Quanto all'atto di gravame sottoscritto dall'imputato, il motivo
dedotto sub c) è, assorbentemente, del tutto generico, giacchè, a fronte
di un apparato argomentativo diffuso, articolato e puntuale su tutti i
punti e le circostanze rilevanti ai fini della decisione, non si deduce
quale ulteriore aspetto decisorio, contenuto negli "otto motivi di
appello presentati dal sottoscritto", sarebbe stato disatteso.
Per ciò che attiene al motivo sub d), concernente il teste A., s'è già sopra detto.
Quanto
al rilievo sub e), è appena il caso di ricordare che il vizio di
motivazione deducibile in sede di legittimità deve, per espressa
previsione normativa, risultare dal testo del provvedimento impugnato, o
- a seguito della modifica apportata all'art. 606 c.p.p., comma 1, lett. e), dalla L. 20 febbraio 2006, n. 46, art. 8,
- da "altri atti del procedimento specificamente indicati nei motivi di
gravame"; e che tale vizio non può certo consistere in un diverso
apprezzamento fattuale di circostanze logicamente valutate dal giudice
del merito.
Le circostanze rappresentate sub f) e g) sono del tutto neutre rispetto al contenuto fattuale dell'addebito contestato.
Quanto
al motivo sub h), concernente la "asserita malattia della parte
civile", il ricorrente inammissibilmente pretende di rimettere in
discussione, in questa sede di legittimità, un accertamento di fatto
logicamente compiuto dal giudice del merito. Quello di prime cure aveva,
tra l'altro, richiamato "l'elaborato peritale depositato dal perito dr.
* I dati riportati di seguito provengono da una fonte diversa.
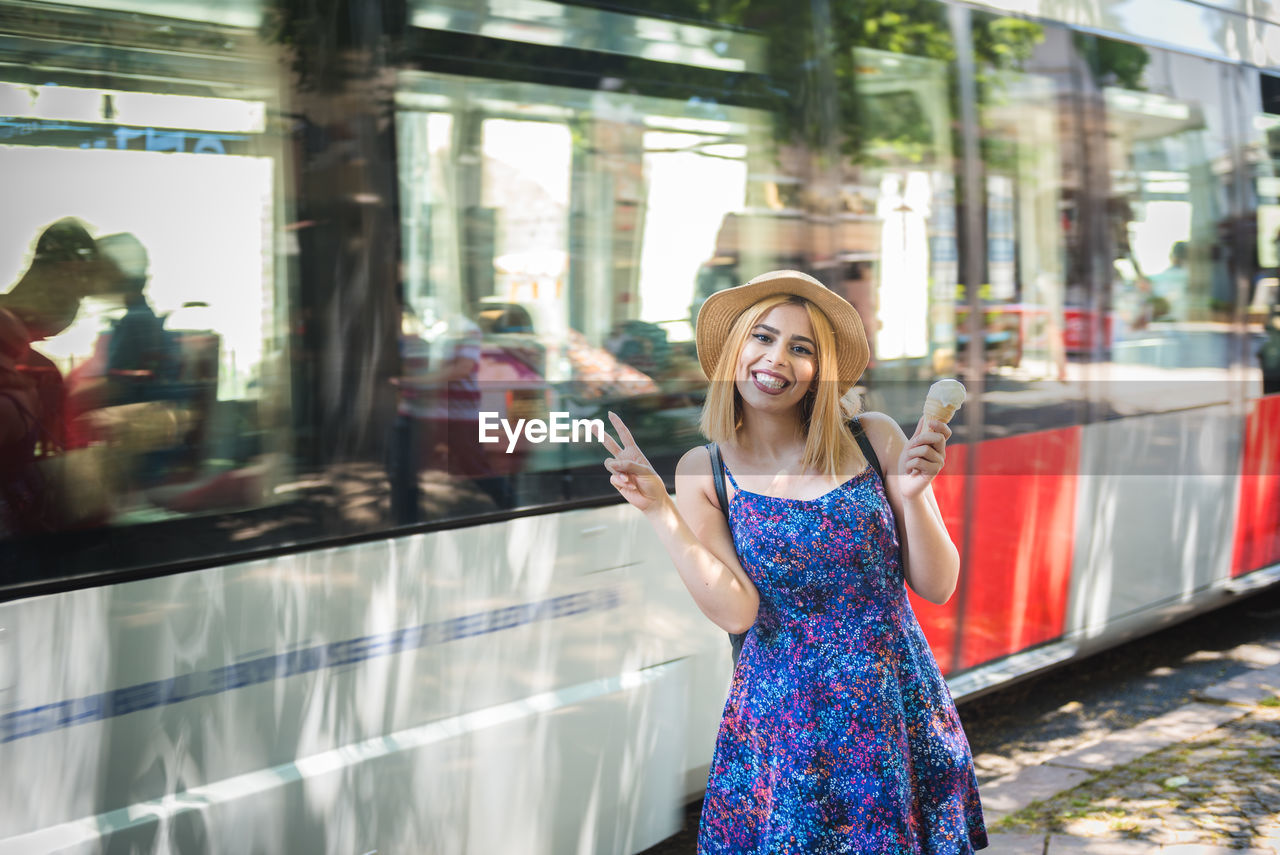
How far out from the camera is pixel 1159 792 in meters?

B.", che "appare assolutamente scevro da contraddizioni, idoneamente
argomentato e coerente nelle sue complessive considerazioni...". I
giudici di secondo grado, dopo aver rilevato che "l'ampia istruttoria
dibattimentale ha consentito di evidenziare come i sintomi della
malattia, pur non ancora conclamata, erano palesi non solo all'imputato,
ma ai colleghi della parte lesa...", hanno conclusivamente dato atto
che "la qualità e la durata della malattia sono state accertate con
sufficiente grado di certezza...".
Quanto,
infine, ai motivi sub i) ed l), "relativamente all'episodio del fax", di
tanto si è già detto sopra; e davvero non è dato scorgere come e
perchè, "supponendo una situazione quale asserita dalla parte civile,
l'ingiuria e la minaccia sarebbero state giuste", come vuole il
ricorrente, certo tanto non potendo scaturire dalla irrilevante, e
certamente non discriminante, circostanza "che il procedimento era stato
attivato dal G.I.P. di Genova e non da quello di Imperia...". 4.
Conclusivamente: la sentenza impugnata va annullata senza rinvio agli
effetti penali perchè estinti i reati per prescrizione; il ricorso va
rigettato relativamente alle statuizioni civili.
P.Q.M.
La
Corte annulla senza rinvio la sentenza impugnata agli effetti penali
perchè i reati estinti per prescrizione. Rigetta il ricorso
relativamente alle statuizioni civili.
Così deciso in Roma, il 9 aprile 2009.